* _The exercise_: Copy the passage on Taras Rad word for word, from "He won the bronze" up to and including "10kilometres sitting biathlon event.".

* _Source passage_:
↓

Taras Rad (born 20 November 1999) is a Ukrainian amputated male cross-country skier and biathlete. He made his Paralympic debut at the age of 18 for Ukraine at the 2018 Winter Paralympics competing in Cross-country skiing and Biathlon events. He also went onto claim his first Paralympic medal during the 2018 Winter Paralympics after clinching the gold medal in the men's 12.5km sitting biathlon event.

Career 
Taras Rad sustained a leg injury at the age of 14 but was not treated properly by the doctors after receiving the treatment. He was later forced to amputate his leg in order to survive. Taras Rad took the sport of Paralympic Nordic skiing at the age of 14.

He won the bronze medal in the men's 6kilometres sitting biathlon event at the 2021 World Para Snow Sports Championships held in Lillehammer, Norway. He also won the silver medal in the men's 10kilometres sitting biathlon event.

↑

* _Dataset excerpts_:

↓

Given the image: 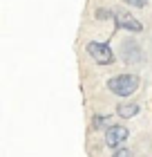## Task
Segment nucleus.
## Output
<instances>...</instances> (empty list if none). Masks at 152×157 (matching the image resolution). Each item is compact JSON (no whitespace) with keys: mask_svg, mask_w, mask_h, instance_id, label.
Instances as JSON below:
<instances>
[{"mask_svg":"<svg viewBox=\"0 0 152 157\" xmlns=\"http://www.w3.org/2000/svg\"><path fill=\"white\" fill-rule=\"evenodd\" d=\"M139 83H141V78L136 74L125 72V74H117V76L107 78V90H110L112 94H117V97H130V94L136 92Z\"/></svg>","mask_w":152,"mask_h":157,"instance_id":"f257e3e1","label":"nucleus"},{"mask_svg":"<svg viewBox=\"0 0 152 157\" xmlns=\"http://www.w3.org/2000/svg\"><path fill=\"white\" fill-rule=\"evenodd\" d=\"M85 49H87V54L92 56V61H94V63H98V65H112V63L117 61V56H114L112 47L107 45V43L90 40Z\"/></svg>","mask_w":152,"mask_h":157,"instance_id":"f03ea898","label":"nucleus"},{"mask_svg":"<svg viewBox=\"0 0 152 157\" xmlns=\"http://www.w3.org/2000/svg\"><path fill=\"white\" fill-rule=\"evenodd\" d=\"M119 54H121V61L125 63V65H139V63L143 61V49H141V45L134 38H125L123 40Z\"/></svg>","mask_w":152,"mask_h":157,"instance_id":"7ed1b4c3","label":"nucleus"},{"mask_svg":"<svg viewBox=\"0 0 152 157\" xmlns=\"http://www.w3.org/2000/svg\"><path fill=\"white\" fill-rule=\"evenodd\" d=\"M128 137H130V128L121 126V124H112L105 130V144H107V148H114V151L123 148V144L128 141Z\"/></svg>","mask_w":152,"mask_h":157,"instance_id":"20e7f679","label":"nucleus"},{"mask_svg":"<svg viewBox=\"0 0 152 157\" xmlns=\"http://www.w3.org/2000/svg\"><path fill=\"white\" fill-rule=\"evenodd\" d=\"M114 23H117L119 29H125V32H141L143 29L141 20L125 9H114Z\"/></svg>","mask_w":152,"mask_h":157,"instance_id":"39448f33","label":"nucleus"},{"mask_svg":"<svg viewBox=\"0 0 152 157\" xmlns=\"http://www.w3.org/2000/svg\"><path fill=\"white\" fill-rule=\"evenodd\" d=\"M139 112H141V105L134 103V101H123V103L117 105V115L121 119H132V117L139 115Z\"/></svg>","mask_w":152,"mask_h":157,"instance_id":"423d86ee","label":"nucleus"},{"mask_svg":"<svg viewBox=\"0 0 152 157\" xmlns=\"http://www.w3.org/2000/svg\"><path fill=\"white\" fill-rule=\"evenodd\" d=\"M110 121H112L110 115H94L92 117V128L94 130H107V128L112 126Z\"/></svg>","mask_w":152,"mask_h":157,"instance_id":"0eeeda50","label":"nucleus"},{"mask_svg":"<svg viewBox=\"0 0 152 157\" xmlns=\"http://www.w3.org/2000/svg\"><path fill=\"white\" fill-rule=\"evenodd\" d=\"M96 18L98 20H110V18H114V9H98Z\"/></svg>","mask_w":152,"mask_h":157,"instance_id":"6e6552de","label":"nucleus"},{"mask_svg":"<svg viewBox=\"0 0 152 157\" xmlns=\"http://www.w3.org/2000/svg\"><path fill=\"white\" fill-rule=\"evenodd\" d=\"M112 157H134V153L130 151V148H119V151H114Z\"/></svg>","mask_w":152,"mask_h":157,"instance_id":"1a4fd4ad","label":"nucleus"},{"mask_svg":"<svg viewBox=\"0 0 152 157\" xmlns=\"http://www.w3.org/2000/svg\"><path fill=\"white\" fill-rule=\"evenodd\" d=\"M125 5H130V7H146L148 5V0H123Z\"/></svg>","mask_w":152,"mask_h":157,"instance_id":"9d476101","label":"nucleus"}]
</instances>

↑
↓

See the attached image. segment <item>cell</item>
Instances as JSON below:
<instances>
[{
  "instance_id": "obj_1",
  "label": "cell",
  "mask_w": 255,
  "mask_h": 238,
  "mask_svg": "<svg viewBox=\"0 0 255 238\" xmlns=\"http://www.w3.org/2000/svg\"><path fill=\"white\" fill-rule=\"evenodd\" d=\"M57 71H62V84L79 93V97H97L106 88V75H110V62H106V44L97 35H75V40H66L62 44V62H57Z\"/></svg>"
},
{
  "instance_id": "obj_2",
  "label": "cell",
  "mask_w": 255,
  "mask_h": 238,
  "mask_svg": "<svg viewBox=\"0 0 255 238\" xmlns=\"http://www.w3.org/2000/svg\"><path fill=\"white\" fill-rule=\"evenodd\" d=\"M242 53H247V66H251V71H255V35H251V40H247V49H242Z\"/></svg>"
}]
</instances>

↑

* _Result for this exercise_:
He won the bronze medal in the men's 6kilometres sitting biathlon event at the 2021 World Para Snow Sports Championships held in Lillehammer, Norway. He also won the silver medal in the men's 10kilometres sitting biathlon event.